## Work required
Leave out the pictures and print the rest of the entries exactly as they stand.

(Beginning of Supplied records)

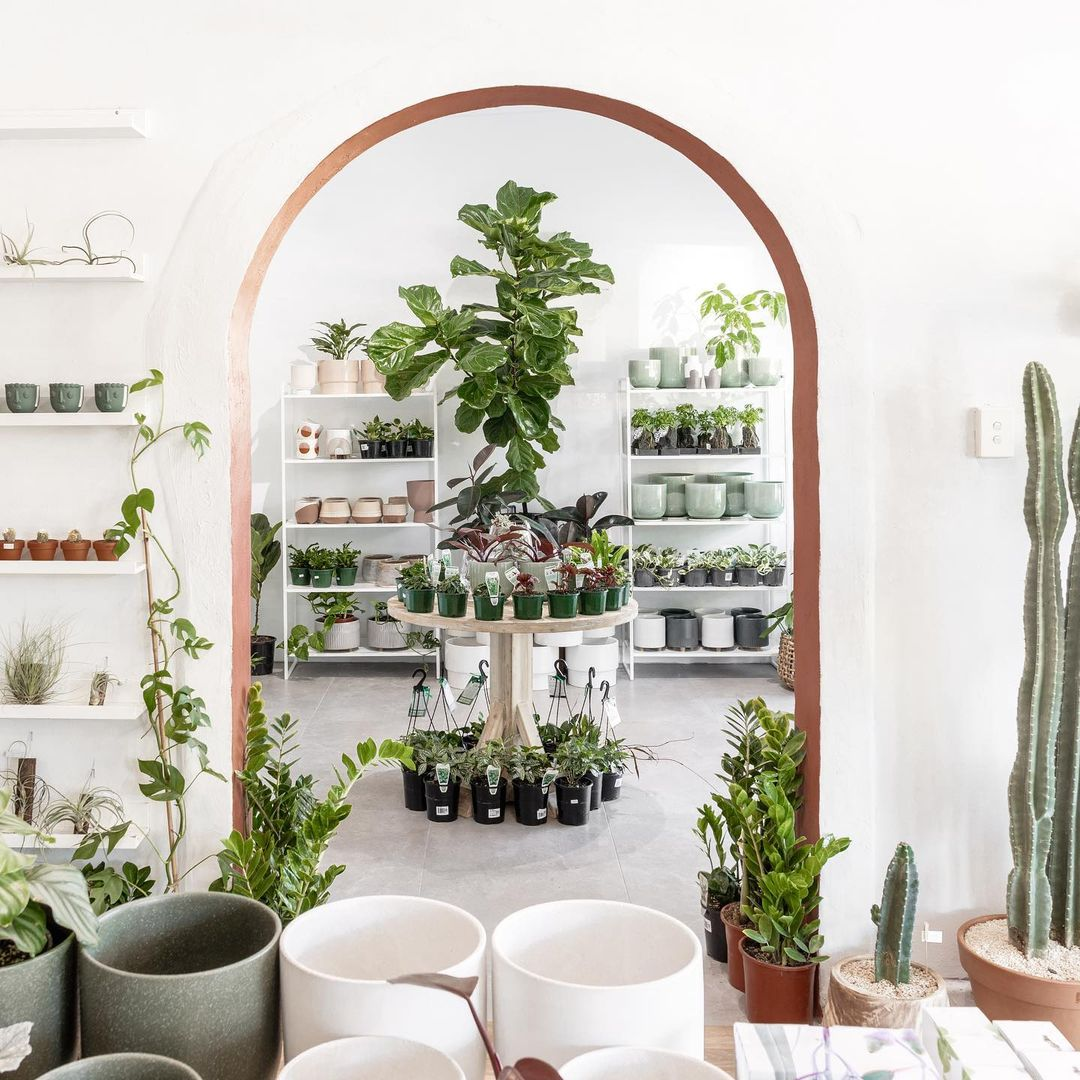 a shop filled with pots and plants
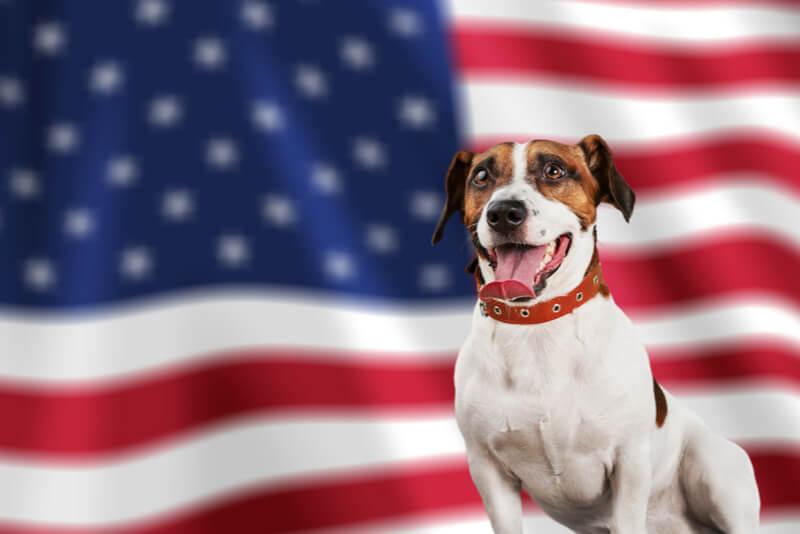アメリカ国旗と犬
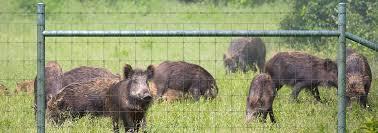 Exclusion Fencing For Hogs Eliminate Hog Problem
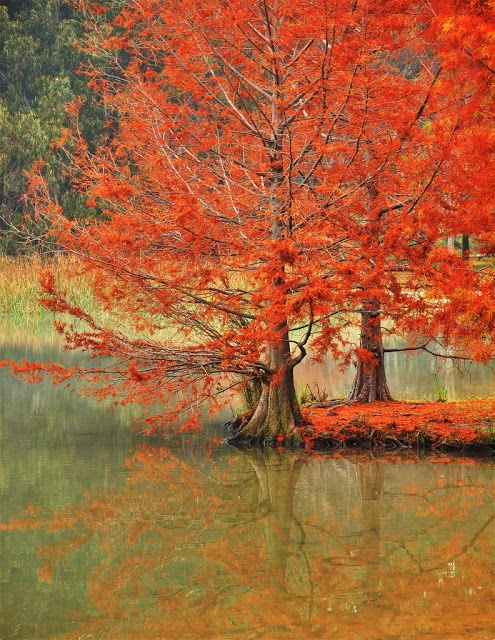 Spectacular Places: Lake Ginninderra in Canberra, Australia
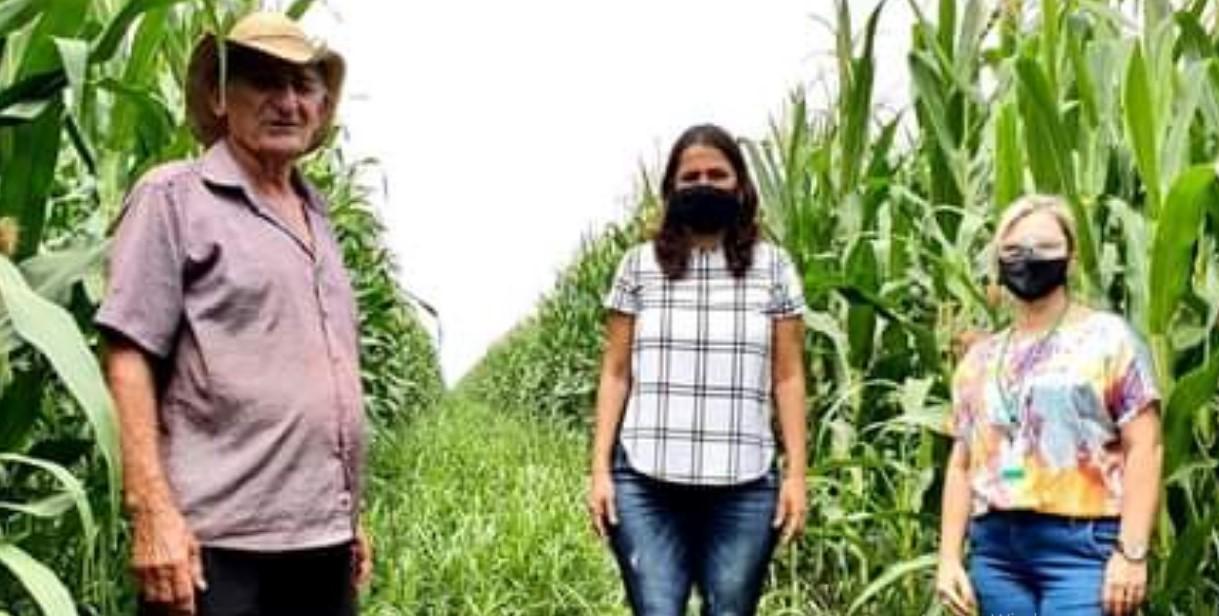 Em Guarantã do Norte (MT), Secretaria de Agricultura e equipe da SEDEC visitam propriedade do Sr° Zanon e conhecem técnicas bem sucedidas de plantio de milho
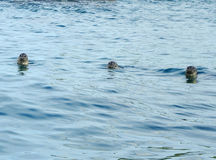 Head of spotted seals Stock Photography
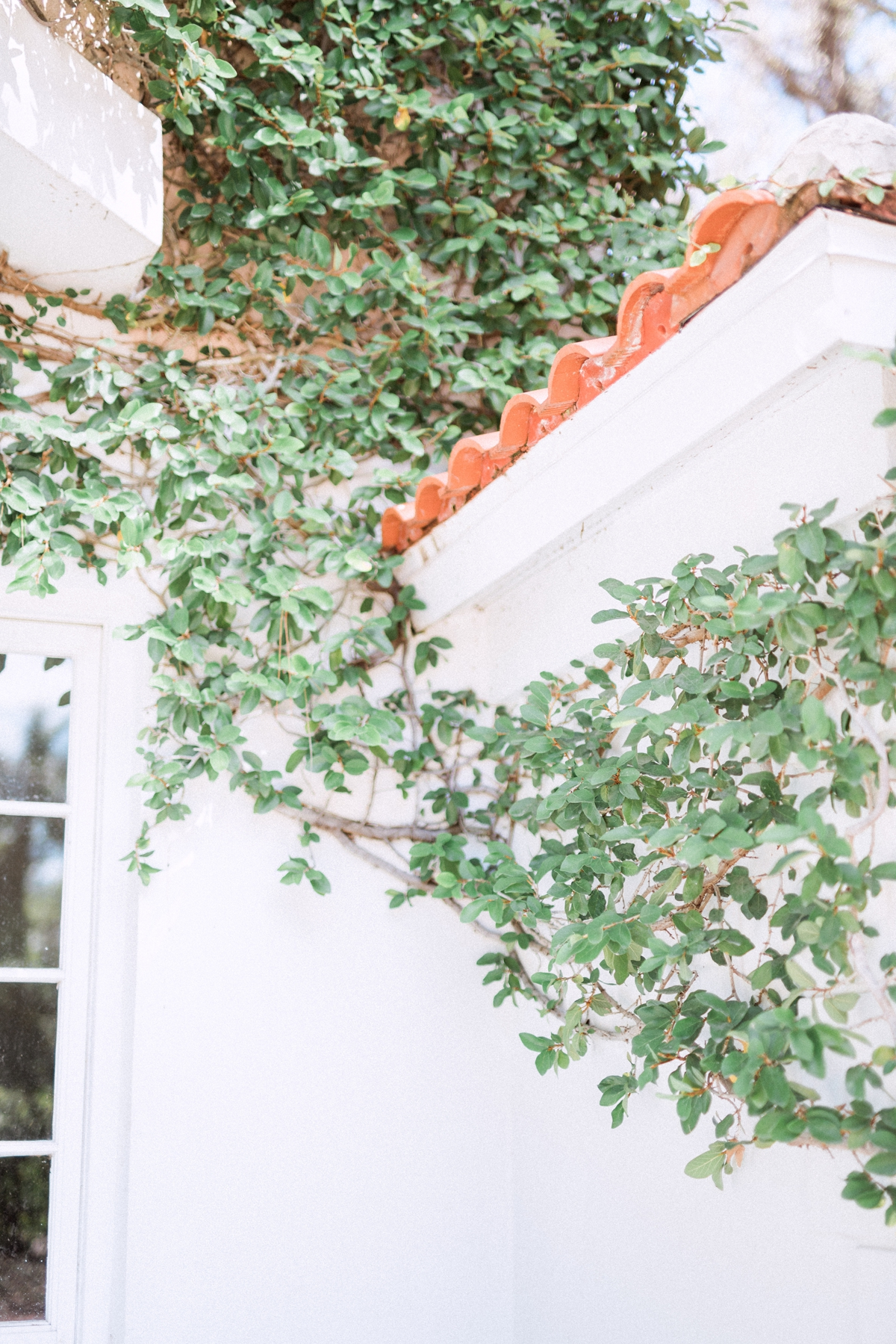 Sarasota Wedding Photographer_0013.jpg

(End of Supplied records)

## Task result
 a shop filled with pots and plants
アメリカ国旗と犬
 Exclusion Fencing For Hogs Eliminate Hog Problem
 Spectacular Places: Lake Ginninderra in Canberra, Australia
 Em Guarantã do Norte (MT), Secretaria de Agricultura e equipe da SEDEC visitam propriedade do Sr° Zanon e conhecem técnicas bem sucedidas de plantio de milho
 Head of spotted seals Stock Photography
 Sarasota Wedding Photographer_0013.jpg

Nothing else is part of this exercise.